──────── DATA EXTRACT
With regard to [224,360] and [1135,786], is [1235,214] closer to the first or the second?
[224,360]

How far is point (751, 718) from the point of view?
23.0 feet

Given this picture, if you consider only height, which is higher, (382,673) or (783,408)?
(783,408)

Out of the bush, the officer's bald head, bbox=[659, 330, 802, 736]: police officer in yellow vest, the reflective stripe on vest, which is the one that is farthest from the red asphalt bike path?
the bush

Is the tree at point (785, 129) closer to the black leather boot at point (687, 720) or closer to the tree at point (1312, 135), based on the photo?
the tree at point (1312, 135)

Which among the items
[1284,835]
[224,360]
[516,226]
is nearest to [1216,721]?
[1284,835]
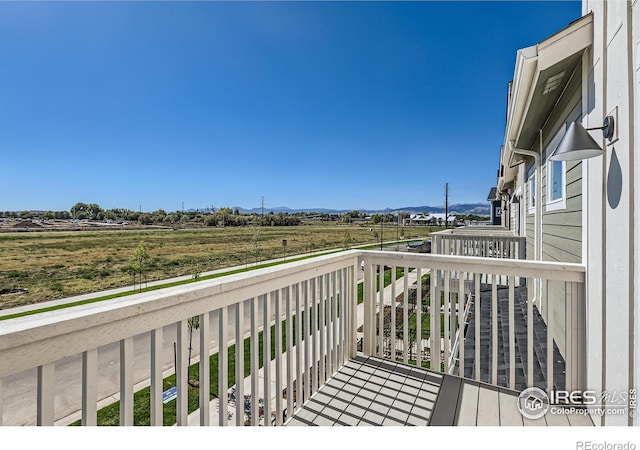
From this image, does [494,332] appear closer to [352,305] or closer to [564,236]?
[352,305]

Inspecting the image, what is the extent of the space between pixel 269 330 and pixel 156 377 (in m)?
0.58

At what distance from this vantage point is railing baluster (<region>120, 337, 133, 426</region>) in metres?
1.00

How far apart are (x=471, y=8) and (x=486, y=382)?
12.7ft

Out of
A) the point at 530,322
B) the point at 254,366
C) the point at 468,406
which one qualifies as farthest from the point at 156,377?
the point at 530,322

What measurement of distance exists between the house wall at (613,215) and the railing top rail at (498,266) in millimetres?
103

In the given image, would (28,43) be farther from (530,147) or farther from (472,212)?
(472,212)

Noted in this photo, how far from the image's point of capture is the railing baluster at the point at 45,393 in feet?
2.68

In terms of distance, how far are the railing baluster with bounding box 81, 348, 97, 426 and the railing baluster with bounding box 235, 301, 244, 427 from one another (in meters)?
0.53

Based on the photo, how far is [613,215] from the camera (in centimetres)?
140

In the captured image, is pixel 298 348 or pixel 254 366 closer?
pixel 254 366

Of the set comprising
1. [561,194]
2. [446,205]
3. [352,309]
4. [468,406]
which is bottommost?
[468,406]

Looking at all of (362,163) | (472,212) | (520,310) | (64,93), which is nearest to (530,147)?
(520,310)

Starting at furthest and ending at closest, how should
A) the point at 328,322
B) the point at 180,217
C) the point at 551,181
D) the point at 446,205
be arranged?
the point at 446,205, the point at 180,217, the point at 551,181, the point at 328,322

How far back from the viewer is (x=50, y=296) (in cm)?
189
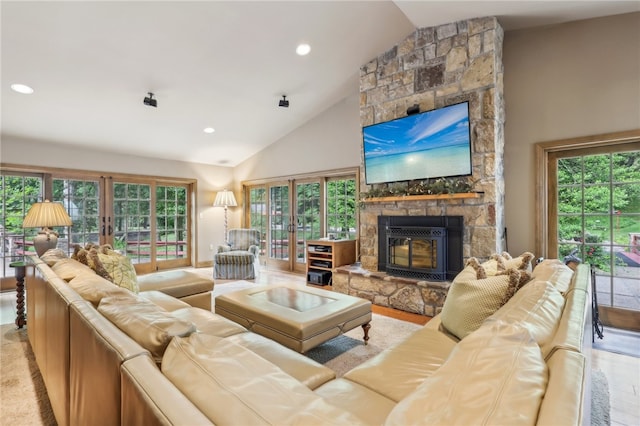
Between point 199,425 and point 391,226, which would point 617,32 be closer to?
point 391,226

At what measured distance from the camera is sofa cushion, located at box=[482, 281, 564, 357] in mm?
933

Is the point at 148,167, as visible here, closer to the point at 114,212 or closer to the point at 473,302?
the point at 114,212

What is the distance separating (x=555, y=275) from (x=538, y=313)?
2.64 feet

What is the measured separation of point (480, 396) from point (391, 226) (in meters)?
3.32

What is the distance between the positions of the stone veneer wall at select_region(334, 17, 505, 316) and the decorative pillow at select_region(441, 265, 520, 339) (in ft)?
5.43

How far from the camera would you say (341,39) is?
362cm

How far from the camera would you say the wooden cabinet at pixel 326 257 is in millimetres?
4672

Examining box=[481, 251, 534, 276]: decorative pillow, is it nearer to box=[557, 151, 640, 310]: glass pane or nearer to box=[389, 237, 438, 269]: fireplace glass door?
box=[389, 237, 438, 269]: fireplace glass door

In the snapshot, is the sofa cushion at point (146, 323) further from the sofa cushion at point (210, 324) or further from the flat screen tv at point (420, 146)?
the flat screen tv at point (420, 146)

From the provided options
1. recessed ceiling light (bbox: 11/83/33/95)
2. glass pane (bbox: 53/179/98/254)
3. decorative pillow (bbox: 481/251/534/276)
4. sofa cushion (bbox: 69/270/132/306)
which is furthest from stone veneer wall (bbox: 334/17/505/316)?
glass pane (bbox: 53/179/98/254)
────────────────
▶ _STATED PROBLEM_
Put the rows above, from the line containing "From the provided options" through the end of the rows, into a JSON list of strings with one string per line. Leave out any blank lines.

▶ _SOLUTION_
[
  "From the provided options",
  "1. recessed ceiling light (bbox: 11/83/33/95)",
  "2. glass pane (bbox: 53/179/98/254)",
  "3. decorative pillow (bbox: 481/251/534/276)",
  "4. sofa cushion (bbox: 69/270/132/306)",
  "which is furthest from stone veneer wall (bbox: 334/17/505/316)?",
  "glass pane (bbox: 53/179/98/254)"
]